Gladstone's Library, known until 2010 as St Deiniol's Library (), is a residential library in Hawarden, Flintshire, Wales. It is a Grade I listed building and a registered charity.

Gladstone's Library is Britain's only Prime Ministerial Library and the national memorial to William Ewart Gladstone.

It is home to a collection of more than 250,000 printed items, including theological, historical, cultural and political materials.

Foundation
The library was founded by William Gladstone in 1894. He was eager to share his personal library with others, especially those who faced financial constraint. He would allow bright children and young adults of the village of Hawarden to use his collection. His desire, his daughter Mary Gladstone said, was to "bring together books who had no readers with readers who had no books".

In 1895, at the age of 85, William Gladstone gave £40,000 to the library and much of his own collection. Armed with only his valet and one of his daughters, William Gladstone wheeled 32,000 books three quarters of a mile between his home at Hawarden Castle and the library. He unpacked them and put them onto shelves using his own classification system.

- Data listing -
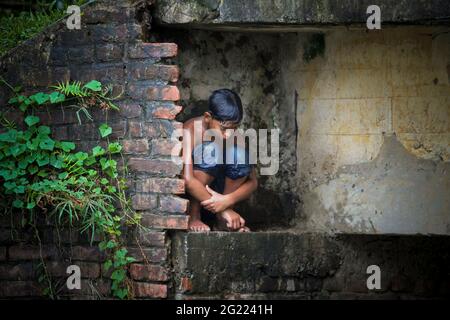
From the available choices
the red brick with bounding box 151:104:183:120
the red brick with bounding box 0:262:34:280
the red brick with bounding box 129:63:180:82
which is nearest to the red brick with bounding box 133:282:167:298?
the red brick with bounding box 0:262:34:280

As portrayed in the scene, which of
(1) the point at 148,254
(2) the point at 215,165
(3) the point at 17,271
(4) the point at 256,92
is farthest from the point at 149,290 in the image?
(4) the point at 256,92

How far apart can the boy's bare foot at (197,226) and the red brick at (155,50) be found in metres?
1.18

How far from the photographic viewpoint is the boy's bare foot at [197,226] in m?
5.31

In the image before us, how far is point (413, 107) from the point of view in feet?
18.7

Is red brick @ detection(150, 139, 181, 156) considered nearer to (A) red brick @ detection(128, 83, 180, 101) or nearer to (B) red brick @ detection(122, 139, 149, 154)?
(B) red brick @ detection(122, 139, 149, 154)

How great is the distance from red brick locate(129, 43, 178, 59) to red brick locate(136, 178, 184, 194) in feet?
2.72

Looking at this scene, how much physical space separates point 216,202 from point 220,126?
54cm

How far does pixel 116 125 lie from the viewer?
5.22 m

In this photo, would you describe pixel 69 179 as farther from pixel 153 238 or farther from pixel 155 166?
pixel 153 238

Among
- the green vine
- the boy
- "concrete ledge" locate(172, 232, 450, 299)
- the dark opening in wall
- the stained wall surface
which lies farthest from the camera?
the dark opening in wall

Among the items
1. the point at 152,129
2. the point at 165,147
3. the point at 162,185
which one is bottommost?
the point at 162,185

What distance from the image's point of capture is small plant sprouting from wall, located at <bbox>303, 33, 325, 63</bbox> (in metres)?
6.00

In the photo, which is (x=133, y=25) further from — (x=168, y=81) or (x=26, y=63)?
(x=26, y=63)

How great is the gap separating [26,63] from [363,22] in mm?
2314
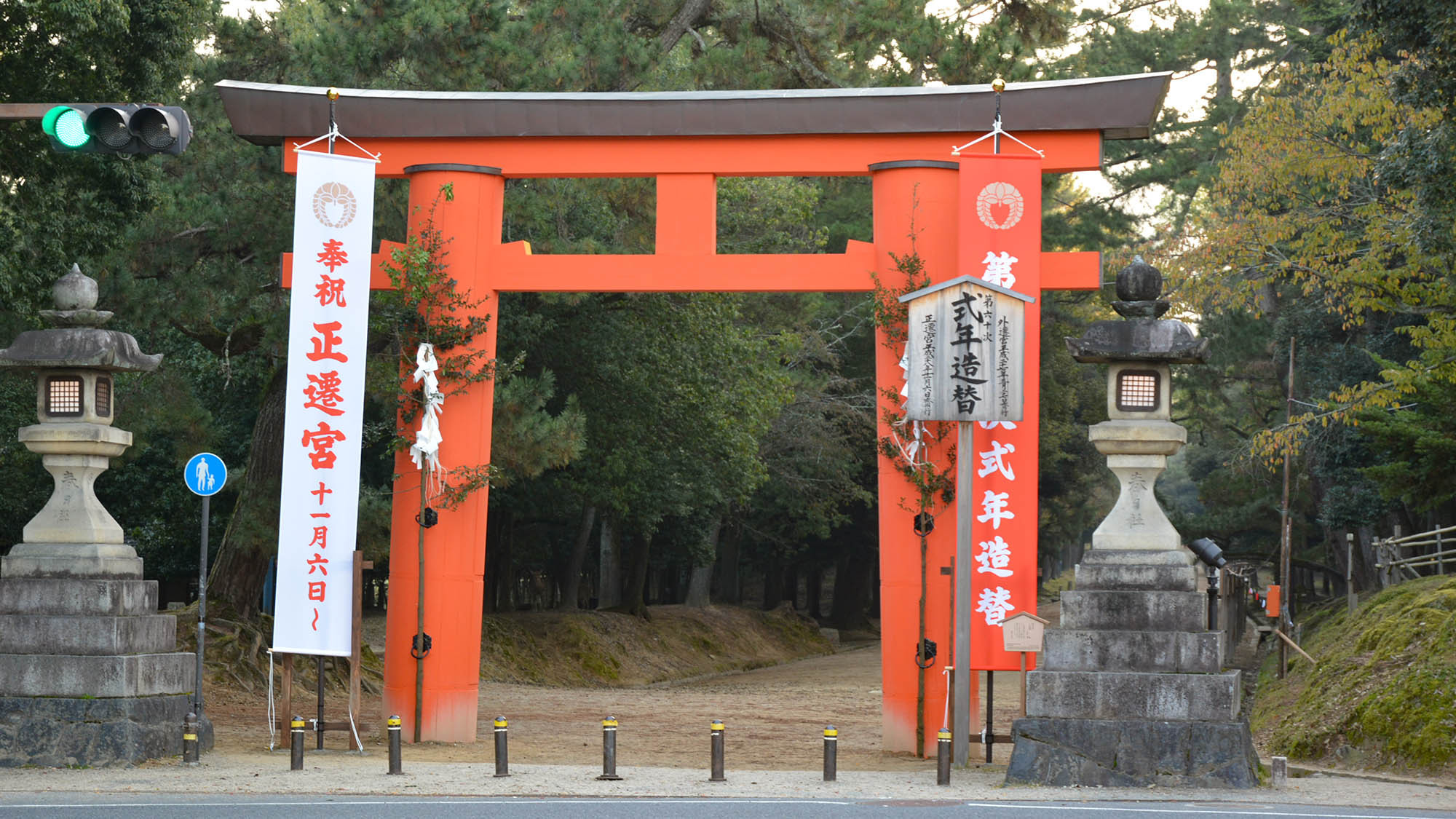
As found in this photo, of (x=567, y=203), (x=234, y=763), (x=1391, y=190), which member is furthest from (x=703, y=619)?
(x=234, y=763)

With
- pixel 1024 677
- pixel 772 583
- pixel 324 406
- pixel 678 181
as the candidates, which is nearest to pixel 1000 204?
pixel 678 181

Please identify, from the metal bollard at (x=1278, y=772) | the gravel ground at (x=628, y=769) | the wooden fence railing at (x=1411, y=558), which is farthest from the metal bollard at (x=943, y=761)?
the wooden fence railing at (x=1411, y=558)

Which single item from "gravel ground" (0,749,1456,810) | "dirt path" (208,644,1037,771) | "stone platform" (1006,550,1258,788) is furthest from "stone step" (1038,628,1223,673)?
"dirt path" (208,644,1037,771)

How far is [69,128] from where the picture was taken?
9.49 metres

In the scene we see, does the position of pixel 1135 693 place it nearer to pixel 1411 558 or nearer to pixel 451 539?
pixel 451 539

- Set problem -
Reproduce the passage on Gladstone's Library from "In 1895, at" up to and including "own classification system.", substituting "carried" for "wheeled". The material shown here was taken from a separate source.

- Correct response -
In 1895, at the age of 85, William Gladstone gave £40,000 to the library and much of his own collection. Armed with only his valet and one of his daughters, William Gladstone carried 32,000 books three quarters of a mile between his home at Hawarden Castle and the library. He unpacked them and put them onto shelves using his own classification system.